Buy Low
In a survey of over 1,500 global business leaders reported last month, McKinsey & Company found that their top strategic priority (selected by 45% of the respondents) was to cut operational costs. This is not a harbinger of impending growth and prosperity for commercial property developers and investors. Cutting costs is more likely to involve reducing a company’s property footprint than increasing it.
It also suggests the kinds of strategic and tactical issues logistics and supply chain professionals are apt to face in the months ahead. Cut operational costs. Do more with less. Increase throughput. Reduce cycle times. Get more done faster, with fewer errors, for less money.

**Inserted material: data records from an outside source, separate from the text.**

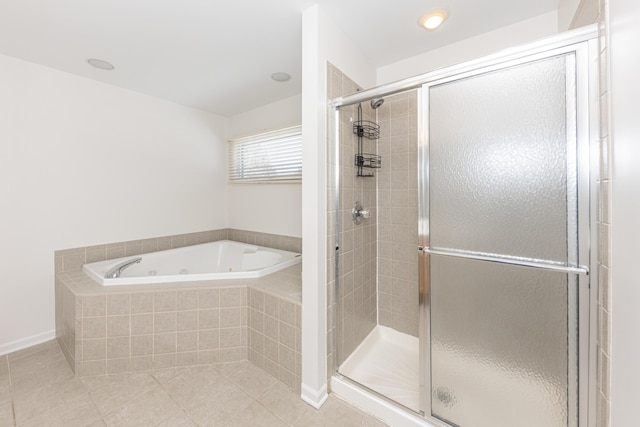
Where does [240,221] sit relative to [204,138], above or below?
below

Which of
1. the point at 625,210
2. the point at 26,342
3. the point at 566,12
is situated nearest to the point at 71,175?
the point at 26,342

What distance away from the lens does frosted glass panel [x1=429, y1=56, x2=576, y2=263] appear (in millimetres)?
979

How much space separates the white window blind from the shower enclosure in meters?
1.25

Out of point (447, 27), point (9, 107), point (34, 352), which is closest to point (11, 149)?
point (9, 107)

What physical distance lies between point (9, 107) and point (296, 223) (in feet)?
8.05

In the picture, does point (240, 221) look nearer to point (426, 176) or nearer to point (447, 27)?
point (426, 176)

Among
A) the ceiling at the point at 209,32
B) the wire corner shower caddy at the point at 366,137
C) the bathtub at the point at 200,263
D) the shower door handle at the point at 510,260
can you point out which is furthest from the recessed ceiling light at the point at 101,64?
the shower door handle at the point at 510,260

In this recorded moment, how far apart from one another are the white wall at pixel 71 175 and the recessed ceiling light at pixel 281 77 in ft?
4.41

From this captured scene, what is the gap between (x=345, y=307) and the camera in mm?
1731

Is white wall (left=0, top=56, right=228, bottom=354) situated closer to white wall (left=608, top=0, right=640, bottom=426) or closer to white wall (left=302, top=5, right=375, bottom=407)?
white wall (left=302, top=5, right=375, bottom=407)

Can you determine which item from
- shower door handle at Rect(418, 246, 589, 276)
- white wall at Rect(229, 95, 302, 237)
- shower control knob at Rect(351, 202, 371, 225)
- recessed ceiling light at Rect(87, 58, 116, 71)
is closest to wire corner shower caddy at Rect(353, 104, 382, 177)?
shower control knob at Rect(351, 202, 371, 225)

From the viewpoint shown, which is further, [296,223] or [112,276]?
[296,223]

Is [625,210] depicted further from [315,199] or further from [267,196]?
[267,196]

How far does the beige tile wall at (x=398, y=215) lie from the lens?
2025 mm
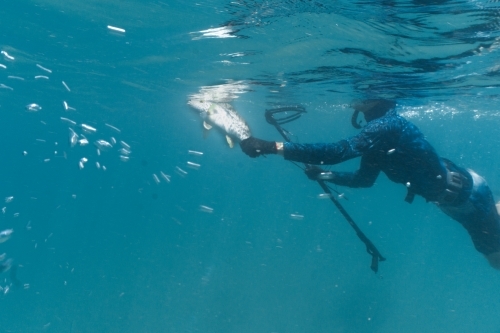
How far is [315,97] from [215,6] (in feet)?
35.2

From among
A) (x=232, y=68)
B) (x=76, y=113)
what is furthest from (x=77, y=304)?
(x=232, y=68)

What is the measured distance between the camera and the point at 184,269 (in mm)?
39281

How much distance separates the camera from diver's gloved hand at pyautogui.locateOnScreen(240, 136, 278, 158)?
577cm

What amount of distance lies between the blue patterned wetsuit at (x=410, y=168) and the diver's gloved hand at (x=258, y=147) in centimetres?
22

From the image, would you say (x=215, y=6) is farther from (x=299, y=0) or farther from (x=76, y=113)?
(x=76, y=113)

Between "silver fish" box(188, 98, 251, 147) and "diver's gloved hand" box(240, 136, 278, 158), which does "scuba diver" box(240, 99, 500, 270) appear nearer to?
"diver's gloved hand" box(240, 136, 278, 158)

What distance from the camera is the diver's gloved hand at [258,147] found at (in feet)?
18.9

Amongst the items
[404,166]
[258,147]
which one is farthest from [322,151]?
[404,166]

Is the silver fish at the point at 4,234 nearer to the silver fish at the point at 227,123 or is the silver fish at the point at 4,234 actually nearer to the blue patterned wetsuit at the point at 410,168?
the silver fish at the point at 227,123

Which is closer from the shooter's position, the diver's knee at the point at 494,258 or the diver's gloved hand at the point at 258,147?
the diver's gloved hand at the point at 258,147

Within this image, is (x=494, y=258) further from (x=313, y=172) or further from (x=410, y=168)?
(x=313, y=172)

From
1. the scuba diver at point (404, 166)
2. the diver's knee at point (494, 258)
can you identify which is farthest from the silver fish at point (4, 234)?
the diver's knee at point (494, 258)

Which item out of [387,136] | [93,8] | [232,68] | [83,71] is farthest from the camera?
[83,71]

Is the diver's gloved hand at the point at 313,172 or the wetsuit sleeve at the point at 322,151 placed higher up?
the wetsuit sleeve at the point at 322,151
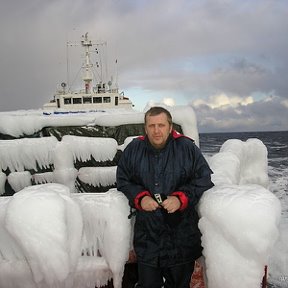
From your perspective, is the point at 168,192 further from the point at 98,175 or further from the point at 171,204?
the point at 98,175

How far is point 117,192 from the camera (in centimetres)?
304

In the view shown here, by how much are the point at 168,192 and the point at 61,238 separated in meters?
0.83

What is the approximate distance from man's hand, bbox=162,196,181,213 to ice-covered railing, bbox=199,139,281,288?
0.26m

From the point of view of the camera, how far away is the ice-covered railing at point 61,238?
2592 mm

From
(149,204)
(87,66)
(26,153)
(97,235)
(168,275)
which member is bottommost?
(168,275)

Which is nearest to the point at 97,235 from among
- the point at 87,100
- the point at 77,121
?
the point at 77,121

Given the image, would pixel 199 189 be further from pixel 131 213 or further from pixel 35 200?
pixel 35 200

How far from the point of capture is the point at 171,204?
2631 millimetres

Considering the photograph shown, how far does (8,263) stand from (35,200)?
633mm

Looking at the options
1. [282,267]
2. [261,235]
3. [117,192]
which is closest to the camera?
[261,235]

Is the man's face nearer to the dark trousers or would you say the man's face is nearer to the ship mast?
the dark trousers

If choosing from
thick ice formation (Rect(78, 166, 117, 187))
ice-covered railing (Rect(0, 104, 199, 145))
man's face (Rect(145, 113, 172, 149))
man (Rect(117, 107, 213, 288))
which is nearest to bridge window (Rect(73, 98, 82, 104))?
ice-covered railing (Rect(0, 104, 199, 145))

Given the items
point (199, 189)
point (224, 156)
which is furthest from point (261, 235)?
point (224, 156)

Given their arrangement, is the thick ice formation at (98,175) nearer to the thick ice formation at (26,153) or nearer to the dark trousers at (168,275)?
the thick ice formation at (26,153)
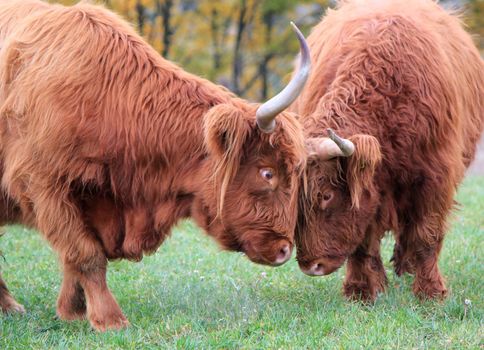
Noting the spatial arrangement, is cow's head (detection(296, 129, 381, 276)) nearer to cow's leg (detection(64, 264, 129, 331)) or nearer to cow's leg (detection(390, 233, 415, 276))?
cow's leg (detection(390, 233, 415, 276))

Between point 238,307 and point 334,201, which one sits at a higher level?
point 334,201

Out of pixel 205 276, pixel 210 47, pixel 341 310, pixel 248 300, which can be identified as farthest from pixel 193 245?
pixel 210 47

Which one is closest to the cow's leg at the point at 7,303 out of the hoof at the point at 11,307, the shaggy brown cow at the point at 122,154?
the hoof at the point at 11,307

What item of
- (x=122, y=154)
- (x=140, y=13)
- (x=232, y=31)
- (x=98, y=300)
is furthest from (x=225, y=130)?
(x=232, y=31)

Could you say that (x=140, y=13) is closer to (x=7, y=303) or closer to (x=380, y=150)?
(x=7, y=303)

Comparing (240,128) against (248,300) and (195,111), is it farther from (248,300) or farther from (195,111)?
(248,300)

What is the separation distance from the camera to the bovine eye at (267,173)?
5.26 metres

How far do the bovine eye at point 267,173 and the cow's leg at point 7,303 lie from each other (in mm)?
2136

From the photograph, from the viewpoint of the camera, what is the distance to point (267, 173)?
526cm

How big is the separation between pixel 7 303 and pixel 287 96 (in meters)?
2.73

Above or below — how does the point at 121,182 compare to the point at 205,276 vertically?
above

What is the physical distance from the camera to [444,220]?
616 centimetres

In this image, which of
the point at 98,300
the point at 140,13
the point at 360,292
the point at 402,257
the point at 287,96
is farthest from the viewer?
the point at 140,13

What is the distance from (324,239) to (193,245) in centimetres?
304
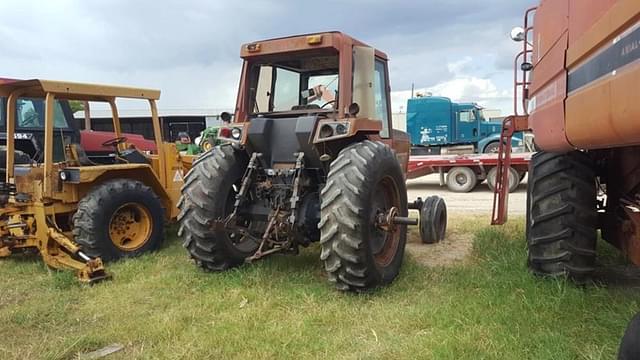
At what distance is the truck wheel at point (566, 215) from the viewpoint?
391 centimetres

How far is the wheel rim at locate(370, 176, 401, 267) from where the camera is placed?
15.2 feet

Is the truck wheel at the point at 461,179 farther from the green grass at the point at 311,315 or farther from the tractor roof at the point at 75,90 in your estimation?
the tractor roof at the point at 75,90

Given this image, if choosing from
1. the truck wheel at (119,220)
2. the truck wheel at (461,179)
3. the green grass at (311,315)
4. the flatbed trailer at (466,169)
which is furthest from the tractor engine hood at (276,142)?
the truck wheel at (461,179)

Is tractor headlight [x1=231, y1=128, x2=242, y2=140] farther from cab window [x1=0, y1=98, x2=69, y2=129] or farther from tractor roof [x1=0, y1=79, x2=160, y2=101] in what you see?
cab window [x1=0, y1=98, x2=69, y2=129]

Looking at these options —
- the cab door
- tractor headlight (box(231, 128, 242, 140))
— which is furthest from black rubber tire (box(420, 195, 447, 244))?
the cab door

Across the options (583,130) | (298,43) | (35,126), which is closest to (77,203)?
(35,126)

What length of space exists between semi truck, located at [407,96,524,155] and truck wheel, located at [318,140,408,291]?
12.8m

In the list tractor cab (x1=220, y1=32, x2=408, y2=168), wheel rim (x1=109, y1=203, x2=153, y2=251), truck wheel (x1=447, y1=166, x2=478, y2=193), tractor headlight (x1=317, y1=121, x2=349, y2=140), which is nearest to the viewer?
tractor headlight (x1=317, y1=121, x2=349, y2=140)

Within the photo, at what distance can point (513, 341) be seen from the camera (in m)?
3.24

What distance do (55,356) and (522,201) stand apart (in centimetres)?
919

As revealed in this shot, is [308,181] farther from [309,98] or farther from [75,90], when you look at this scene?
[75,90]

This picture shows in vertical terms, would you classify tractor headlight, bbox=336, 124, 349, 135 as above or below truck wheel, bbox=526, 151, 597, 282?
above

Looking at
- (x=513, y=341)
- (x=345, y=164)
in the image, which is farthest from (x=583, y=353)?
(x=345, y=164)

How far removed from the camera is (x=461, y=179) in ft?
41.0
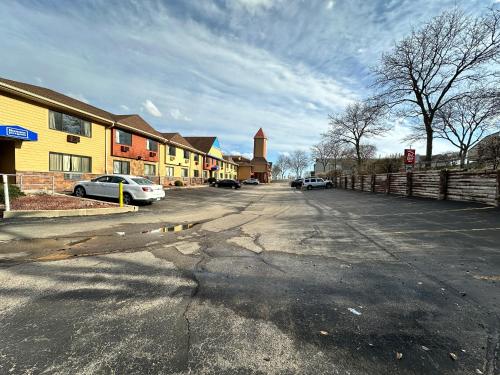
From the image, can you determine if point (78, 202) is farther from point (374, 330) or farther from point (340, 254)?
point (374, 330)

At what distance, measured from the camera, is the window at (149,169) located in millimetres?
27788

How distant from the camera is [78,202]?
12.2m

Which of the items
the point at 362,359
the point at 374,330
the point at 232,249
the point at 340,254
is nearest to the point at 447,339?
the point at 374,330

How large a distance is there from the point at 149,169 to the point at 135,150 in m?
3.54

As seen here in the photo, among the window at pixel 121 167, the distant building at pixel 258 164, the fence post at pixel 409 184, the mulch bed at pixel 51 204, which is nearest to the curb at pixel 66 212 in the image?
the mulch bed at pixel 51 204

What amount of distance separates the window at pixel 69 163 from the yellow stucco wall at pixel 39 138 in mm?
313

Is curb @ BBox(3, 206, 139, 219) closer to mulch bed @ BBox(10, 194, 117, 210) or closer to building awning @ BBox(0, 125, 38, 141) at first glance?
mulch bed @ BBox(10, 194, 117, 210)

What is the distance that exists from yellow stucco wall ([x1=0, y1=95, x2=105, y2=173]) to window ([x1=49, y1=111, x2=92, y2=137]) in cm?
33

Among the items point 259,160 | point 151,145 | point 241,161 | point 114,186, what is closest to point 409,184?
point 114,186

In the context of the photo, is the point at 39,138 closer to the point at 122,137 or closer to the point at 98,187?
the point at 98,187

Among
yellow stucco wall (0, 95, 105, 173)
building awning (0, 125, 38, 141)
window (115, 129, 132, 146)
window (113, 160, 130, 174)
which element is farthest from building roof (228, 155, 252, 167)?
building awning (0, 125, 38, 141)

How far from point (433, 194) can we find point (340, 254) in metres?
14.9

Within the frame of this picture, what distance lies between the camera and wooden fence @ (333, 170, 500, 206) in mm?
12489

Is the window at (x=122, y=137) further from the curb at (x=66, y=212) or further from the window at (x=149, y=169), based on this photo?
the curb at (x=66, y=212)
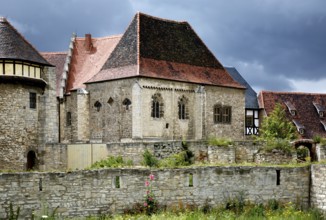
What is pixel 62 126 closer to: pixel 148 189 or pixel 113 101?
Answer: pixel 113 101

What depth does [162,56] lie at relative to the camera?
144 ft

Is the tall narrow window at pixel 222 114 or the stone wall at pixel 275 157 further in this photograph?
the tall narrow window at pixel 222 114

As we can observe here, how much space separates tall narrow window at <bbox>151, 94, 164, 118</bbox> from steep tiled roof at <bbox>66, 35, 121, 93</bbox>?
6111mm

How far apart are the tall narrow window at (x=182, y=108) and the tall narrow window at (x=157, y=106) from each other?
71.4 inches

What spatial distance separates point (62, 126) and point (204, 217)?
26.1m

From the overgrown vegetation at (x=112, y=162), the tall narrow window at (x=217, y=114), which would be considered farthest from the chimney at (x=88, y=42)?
the overgrown vegetation at (x=112, y=162)

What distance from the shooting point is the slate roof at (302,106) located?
2367 inches

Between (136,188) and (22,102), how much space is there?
495 inches

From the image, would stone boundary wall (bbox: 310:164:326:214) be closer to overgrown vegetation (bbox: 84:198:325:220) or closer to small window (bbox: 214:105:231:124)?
overgrown vegetation (bbox: 84:198:325:220)

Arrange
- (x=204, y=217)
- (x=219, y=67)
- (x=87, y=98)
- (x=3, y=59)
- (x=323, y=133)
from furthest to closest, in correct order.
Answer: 1. (x=323, y=133)
2. (x=219, y=67)
3. (x=87, y=98)
4. (x=3, y=59)
5. (x=204, y=217)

Is there a pony in there? I’d like to think so. There may actually be a happy confluence of events for many supply chain managers today:
- Property owners need to stabilize their portfolios today. With debts maturing over they next few years – and with unfavorable loan-to-value ratios and other fundamentals - they are willing trade lease extensions for lower rents and concessions like free rent (typically, you can roll back your base rent and obtain 3 to 5 months of free rent on a 5 year term).
- For the same reasons, property owners are also interested in trading leases for cash. If you now rent a building and have the means to purchase it, your landlord may be happy to convert your lease in to an agreement of purchase and sale.
- Commercial banks will make mortgage loans to owner/occupants, but not to investors. If your business has a healthy balance sheet you can take advantage of the current lending environment to buy property you are now renting.
So, if you are facing pressures to cut costs, you may be able to use the current conditions in the commercial real estate market to your advantage.